### What to do
1. Answer these from the passage on the 2006 All-Ireland hurling final:
(a) What was the final score?
(b) Which trophy did the winning team receive?
(c) Why was the 2006 final held a week earlier than usual?
2. Continue the passage on the 2006 All-Ireland hurling final from the point where it stops.

### Provided text
■ ■ ■ ■ ■

The 2006 All-Ireland Senior Hurling Championship Final was a hurling match held at Croke Park, Dublin on 3 September 2006.  The match was the 119th All-Ireland hurling final and was contested by Kilkenny and Cork, with Kilkenny putting in a fiercely determined and intense performance to win 1–16 to 1–13. It was the first meeting of these two sides in the All-Ireland final since 2004 when Cork were the winners. Cork were aiming to capture a third All-Ireland title in succession while Kilkenny, under the leadership of Brian Cody, were hoping to capture a first title since 2003.  The prize for the winning team was the Liam MacCarthy Cup. While in recent years the All-Ireland final has been held on the second Sunday in September, the 2006 final was held a week earlier than normal in order to avoid a clash with golf's Ryder Cup.

■ ■ ■ ■ ■

### Supplied material
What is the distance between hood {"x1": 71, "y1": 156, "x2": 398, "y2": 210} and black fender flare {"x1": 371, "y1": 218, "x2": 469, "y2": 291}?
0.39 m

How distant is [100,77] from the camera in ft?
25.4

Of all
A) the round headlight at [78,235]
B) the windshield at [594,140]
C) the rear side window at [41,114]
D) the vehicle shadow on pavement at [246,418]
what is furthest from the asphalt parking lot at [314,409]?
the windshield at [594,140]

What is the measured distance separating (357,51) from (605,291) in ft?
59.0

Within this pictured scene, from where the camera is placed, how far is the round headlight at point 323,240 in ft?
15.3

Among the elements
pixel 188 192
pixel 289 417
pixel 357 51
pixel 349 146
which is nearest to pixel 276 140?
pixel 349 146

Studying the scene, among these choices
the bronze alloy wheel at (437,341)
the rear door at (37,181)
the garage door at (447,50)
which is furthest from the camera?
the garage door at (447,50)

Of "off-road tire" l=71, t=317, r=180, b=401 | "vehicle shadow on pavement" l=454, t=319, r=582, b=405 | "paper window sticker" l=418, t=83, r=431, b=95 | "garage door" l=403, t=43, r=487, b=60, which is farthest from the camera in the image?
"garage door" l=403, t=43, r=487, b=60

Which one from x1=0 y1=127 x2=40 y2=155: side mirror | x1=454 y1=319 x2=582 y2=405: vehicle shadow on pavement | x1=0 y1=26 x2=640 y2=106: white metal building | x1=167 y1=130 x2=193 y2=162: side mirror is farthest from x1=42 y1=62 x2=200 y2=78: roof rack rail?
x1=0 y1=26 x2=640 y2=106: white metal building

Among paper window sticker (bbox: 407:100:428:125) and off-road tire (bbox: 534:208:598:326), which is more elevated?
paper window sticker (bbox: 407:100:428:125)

■ ■ ■ ■ ■

### Answer set
1.
(a) Kilkenny won 1–16 to 1–13.
(b) The Liam MacCarthy Cup.
(c) To avoid a clash with golf's Ryder Cup.

2.
Previous championship encounters
This particular fixture has been frequent in the history of the All-Ireland Senior Hurling Championship. Kilkenny had played Cork a total of twenty-three times in the All-Ireland Senior Hurling Championship.  As of 2006 Kilkenny had recorded twelve wins over the great rivals while Cork had defeated Kilkenny on nine occasions.  There were two draws between the sides.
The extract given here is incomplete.